22/07/10 (B561) Le commandant W… et l’Adjudant O.. de la garnison de Tadjourah sont inscrits sur la liste des Bourreaux agissant en toute impunité (jusqu’à présent) pour soutenir le régime dictatorial et sanguinaire de Djibouti (et ne pas payer leurs dettes). Appel urgent de l’ARDHD à celles et à ceux qui pourraient nous donner l’identité du Commandant W… et l’Adjudant O… et de celles des officiers et sous-officiers qui ont pratiqué la torture sur ce civil. (Mis à jour le 23/7 à 14h00 – Paris)(ARDHD)

Sur la base du témoignage personnel que la victime, M Moussa Ali, originaire de Margoyta a remis à la LDDH, nous nommons le commandant W… et l’Adjudant O… de la garnison de Tadjourah, dans l’ordre des bourreaux et nous préparons la constitution d’un dossier qui pourra être remis, en temps voulu, aux autorités pénales internationales, chargées d’instruire des plaintes pour torture à l’encontre de civils innocents.

Un appel urgent de l’ARDHD

Nous demandons à toutes les lectrices et les lecteurs
du site, qui en auraient la possibilité, de nous donner le nom exact de ces personnes (Commandant W… et Adjudant O…)) en poste à Tadjourah, dont les nom commence par W… et O… et qui sont soupçonnés d’avoir commandité et exécuité des actes de torture sur un citoyen innocent.

Si cela est possible, nous souhaiterions avoir en plus leur photo afin de les publier dans la liste de bourreaux ainsi que les noms des officiers et sous-officiers qui ont participé effectivement aux actes de torture.
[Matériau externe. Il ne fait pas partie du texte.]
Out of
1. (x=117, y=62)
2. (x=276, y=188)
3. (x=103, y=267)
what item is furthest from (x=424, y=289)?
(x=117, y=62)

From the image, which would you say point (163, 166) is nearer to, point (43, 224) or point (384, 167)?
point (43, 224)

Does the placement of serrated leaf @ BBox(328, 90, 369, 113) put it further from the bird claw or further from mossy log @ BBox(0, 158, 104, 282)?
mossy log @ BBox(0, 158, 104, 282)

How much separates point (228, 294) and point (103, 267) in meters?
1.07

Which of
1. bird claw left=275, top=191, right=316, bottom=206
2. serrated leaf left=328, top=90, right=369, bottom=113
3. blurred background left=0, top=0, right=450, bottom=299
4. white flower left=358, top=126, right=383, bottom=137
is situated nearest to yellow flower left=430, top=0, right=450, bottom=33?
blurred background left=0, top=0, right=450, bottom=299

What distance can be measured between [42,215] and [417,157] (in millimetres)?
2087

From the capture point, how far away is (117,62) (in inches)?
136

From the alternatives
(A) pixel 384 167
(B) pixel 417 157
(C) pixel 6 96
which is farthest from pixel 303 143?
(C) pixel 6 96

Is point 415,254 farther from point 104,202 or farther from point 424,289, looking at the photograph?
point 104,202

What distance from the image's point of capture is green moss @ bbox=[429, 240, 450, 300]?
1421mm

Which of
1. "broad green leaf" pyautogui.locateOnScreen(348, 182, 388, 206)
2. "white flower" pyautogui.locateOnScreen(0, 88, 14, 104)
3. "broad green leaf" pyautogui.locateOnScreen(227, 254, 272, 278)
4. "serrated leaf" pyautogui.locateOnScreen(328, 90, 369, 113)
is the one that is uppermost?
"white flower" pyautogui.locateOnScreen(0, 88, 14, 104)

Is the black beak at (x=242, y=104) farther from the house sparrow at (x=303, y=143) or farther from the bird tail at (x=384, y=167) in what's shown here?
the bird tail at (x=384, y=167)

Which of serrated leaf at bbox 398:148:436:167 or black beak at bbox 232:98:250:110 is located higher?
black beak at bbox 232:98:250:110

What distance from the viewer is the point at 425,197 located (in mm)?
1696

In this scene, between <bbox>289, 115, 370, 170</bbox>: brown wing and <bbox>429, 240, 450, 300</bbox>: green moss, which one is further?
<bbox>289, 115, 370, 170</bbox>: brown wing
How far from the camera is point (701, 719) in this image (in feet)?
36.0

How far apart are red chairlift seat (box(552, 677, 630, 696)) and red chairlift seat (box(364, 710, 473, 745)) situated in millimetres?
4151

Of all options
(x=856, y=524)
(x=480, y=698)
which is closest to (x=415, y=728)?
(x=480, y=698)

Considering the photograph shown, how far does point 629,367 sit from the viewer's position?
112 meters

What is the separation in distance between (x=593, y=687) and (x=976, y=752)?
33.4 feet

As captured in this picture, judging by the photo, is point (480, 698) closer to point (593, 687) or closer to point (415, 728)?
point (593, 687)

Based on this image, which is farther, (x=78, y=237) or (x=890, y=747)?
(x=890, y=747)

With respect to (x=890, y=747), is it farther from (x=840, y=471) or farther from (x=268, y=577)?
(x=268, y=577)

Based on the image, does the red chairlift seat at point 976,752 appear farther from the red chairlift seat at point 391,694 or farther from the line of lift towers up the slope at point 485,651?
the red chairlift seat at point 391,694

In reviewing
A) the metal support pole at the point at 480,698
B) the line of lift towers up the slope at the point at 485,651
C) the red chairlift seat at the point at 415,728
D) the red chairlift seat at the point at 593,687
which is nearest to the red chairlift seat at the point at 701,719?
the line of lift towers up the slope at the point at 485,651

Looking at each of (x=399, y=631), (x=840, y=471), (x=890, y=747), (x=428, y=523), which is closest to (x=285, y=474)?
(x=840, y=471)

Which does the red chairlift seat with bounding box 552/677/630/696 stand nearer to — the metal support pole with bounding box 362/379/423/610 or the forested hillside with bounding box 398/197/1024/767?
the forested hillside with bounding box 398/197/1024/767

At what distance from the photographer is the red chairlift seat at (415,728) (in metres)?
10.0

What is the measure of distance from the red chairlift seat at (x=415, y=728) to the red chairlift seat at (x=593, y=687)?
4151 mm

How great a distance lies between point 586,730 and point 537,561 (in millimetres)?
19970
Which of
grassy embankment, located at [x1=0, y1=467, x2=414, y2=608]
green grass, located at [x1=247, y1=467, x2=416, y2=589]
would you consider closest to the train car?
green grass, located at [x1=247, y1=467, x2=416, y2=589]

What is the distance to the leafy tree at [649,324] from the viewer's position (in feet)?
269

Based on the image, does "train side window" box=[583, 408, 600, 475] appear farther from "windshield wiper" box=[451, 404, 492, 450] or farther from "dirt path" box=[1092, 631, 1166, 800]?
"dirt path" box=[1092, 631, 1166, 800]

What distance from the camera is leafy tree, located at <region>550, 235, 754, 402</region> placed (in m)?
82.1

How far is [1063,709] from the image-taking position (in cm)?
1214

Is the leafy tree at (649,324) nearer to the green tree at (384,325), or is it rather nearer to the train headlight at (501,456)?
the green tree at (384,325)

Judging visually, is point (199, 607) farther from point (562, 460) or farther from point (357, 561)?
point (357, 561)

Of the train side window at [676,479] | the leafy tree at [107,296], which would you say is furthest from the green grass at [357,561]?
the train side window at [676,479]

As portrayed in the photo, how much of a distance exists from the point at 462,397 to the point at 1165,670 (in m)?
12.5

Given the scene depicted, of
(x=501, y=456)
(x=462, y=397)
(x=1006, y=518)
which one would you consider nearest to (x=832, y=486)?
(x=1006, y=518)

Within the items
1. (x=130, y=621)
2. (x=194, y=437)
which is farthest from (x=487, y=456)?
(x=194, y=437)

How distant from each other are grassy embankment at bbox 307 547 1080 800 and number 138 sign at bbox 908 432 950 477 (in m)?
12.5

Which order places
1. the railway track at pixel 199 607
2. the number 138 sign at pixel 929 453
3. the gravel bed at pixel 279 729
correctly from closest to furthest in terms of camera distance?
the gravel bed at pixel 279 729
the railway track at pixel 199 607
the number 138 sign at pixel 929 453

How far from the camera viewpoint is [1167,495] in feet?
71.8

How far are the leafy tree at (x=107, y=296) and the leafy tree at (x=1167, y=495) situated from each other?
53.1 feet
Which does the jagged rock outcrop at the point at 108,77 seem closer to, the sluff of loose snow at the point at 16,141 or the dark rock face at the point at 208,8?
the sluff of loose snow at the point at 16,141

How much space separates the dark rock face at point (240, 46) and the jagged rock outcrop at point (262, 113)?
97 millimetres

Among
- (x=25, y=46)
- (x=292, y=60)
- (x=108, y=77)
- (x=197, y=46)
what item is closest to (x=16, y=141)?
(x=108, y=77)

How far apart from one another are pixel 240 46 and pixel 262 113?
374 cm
Cet appel est urgent, car il faut en terminer avec « l’Omerta » qui couvre du silence (parfois complice ?), les actes de torture et de viol commis à Djibouti et dans le nord, par des soudards bénéficiant de la protection accordées par les plus hautes autorité de l’Etat. Il faut que les auteurs de tels crimes sachent désormais, que l’impunité ne leur sera plus garantie pendant bien longtemps et qu’ils seront jugés pour cela.

Mesure de sécurité en faveur de la victime

Le fait qu’il est témoigné montre le courage de ce jeune homme. En le faisant, non seulement, il protège de futures victimes, des crocs de ces militaires ripoux, qui déshonorent l’AND(*) parce qu’ils confondent la défense de la patrie avec la satisfaction de leur sadisme personnel et de l’injustice. Mais aussi, ce jeune homme contribue à alimenter les dossiers en cours de préparation pour conduire les bourreaux devant des justices qui évalueront les charges pénales contre eux.

Maintenant qu’il a bravé « l’Omerta » en donnant son nom au bas de son témoignage, cette victime sera protégée par la pression de la communauté internationale et par l’ensemble des média qui s’intéressent à Djibouti, dont le nôtre en particulier. S’il lui arrivait quoi que ce soit, nous serions vite en mesure de désigner le coupable ou les coupables et leur commanditaire (Garnison de Tadjourah, par exemple ?)

(*) Note de l’ARDHD
L’AND est une armée de métier, qui a ses règles, son honneur, ses héros et ses morts. Il ne faudrait pas qu’un nombre limité de voyous sadiques, spécialisés dans la torture, le viol, l’extorsion de fonds et l’intimidation, qui se croient couverts par une immunité présidentielle de circonstance, déshonorent l’ensemble des forces armées djiboutiennes. Chacune, chacun, y compris les militaires honnêtes, doit dénoncer ces pratiques criminelles pour contribuer à y mettre un terme et à faire punir les coupables.